The Pope’s message was read Sunday by Cardinal Camillo Ruini, his vicar for Rome, during a ceremony held at the temple. On hand were leaders of the Jewish community in Italy and of other countries, as well as civil and political figures.

Emphasizing his regret at being unable to attend the event, the Holy Father had asked that Cardinal Walter Kasper, president of the Pontifical Commission for Religious Relations with the Jews, participate in his name.

John Paul II was the first Pope since St. Peter to visit a synagogue, when he visited the Jewish house of worship in Rome in April 1986.

In his message, addressed to the chief rabbi of Rome, Ricardo Di Segni, the Pope recalls the heritage left to Jews and Christians by the “great philosopher and theologian, well known by St. Thomas Aquinas,” Maimonides of Cordoba (1138-1204).

The message noted that Maimonides “expressed the wish that a better relation between Jews and Christians might lead ‘the entire world to the unanimous adoration of God.'”

“The Catholic Church, with the Second Vatican Council, convoked by Blessed John XXIII, in particular after the declaration ‘Nostra Aetate,’ has opened her arms to you, recalling that ‘Jesus is Jewish, and will always be so,'” the Holy Father stated in his message.

The Pope, who refers to Jews as “our ‘favorite brothers’ in the faith of Abraham,” said that “in the Second Vatican Council, the Church confirmed in a clear and definitive manner the rejection of anti-Semitism in all its expressions.”

“However, it is not a sufficient duty to deplore and condemn the hostilities against the Jewish people which have often characterized history; it is also necessary to foster friendship, esteem and fraternal relations,” he added.

“We still have a long way to go: The God of justice and peace, of mercy and reconciliation, calls us to collaborate without reservations in our contemporary world, torn by confrontations and enmities,” the Holy Father said.

“If we are able to join our hearts and hands to respond to the divine call, the light of the Eternal will come close to illuminate all peoples, showing us the ways of peace, ‘Shalom.’ We would like to walk on them with only one heart,” the Pope concluded.

The Synagogue of Rome, next to the Tiber River, gathers together the oldest Jewish community of Western Europe.

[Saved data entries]
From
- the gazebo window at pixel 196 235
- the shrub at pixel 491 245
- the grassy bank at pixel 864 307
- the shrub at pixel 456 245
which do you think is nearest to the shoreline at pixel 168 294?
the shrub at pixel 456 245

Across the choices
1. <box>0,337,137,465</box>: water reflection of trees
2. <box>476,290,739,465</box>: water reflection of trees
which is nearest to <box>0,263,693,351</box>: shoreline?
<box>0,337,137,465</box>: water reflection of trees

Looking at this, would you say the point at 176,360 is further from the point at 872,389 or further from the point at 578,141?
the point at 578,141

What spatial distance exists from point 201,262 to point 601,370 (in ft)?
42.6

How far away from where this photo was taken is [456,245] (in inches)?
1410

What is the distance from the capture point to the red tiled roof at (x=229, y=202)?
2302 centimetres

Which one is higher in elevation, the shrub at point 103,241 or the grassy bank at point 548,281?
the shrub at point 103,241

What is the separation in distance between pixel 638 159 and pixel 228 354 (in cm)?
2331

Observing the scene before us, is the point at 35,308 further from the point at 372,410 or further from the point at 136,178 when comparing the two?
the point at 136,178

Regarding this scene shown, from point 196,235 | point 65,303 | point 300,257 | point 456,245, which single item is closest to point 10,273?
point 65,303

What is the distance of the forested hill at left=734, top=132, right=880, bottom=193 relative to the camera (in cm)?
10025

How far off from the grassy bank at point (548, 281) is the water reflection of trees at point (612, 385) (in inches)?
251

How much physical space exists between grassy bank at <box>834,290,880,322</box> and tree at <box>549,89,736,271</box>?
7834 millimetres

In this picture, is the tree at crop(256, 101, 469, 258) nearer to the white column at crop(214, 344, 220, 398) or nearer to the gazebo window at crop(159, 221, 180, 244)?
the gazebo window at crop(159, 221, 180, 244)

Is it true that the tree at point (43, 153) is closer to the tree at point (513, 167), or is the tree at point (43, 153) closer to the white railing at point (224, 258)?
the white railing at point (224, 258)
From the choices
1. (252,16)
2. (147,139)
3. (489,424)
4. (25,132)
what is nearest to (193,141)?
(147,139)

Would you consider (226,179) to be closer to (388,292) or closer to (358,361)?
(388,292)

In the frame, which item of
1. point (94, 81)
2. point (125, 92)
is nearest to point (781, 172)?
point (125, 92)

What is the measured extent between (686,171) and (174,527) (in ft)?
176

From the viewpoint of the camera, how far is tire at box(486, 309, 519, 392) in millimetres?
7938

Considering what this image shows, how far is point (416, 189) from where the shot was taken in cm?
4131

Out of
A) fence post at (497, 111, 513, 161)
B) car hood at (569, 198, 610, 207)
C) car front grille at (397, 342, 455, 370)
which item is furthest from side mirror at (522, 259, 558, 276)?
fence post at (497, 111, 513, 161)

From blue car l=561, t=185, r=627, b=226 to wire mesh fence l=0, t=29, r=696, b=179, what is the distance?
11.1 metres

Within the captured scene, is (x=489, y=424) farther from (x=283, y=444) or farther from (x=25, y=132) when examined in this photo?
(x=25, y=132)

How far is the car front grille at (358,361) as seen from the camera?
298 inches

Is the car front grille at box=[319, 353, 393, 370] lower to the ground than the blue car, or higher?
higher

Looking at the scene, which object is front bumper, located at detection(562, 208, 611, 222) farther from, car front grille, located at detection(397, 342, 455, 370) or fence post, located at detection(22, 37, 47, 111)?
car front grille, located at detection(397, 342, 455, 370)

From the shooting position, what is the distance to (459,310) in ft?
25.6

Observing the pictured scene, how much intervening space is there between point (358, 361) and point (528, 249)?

● **DIRECTIONS**:
• 1. Transcribe the passage on the Pope's message between "The message noted" and "in his message.", inclusive.
• 2. Check each statement against the passage on the Pope's message and answer yes or no, quoting the words that decide it: (a) Cardinal Walter Kasper read the Pope's message at the ceremony. (b) John Paul II visited the synagogue in Rome in April 1986. (c) The Synagogue of Rome stands next to the Tiber River.

● **RESPONSES FOR EACH TASK**:
• 1.
The message noted that Maimonides “expressed the wish that a better relation between Jews and Christians might lead ‘the entire world to the unanimous adoration of God.'”

“The Catholic Church, with the Second Vatican Council, convoked by Blessed John XXIII, in particular after the declaration ‘Nostra Aetate,’ has opened her arms to you, recalling that ‘Jesus is Jewish, and will always be so,'” the Holy Father stated in his message.

• 2.
(a) No: "The Pope’s message was read Sunday by Cardinal Camillo Ruini"
(b) Yes: "when he visited the Jewish house of worship in Rome in April 1986"
(c) Yes: "The Synagogue of Rome, next to the Tiber River"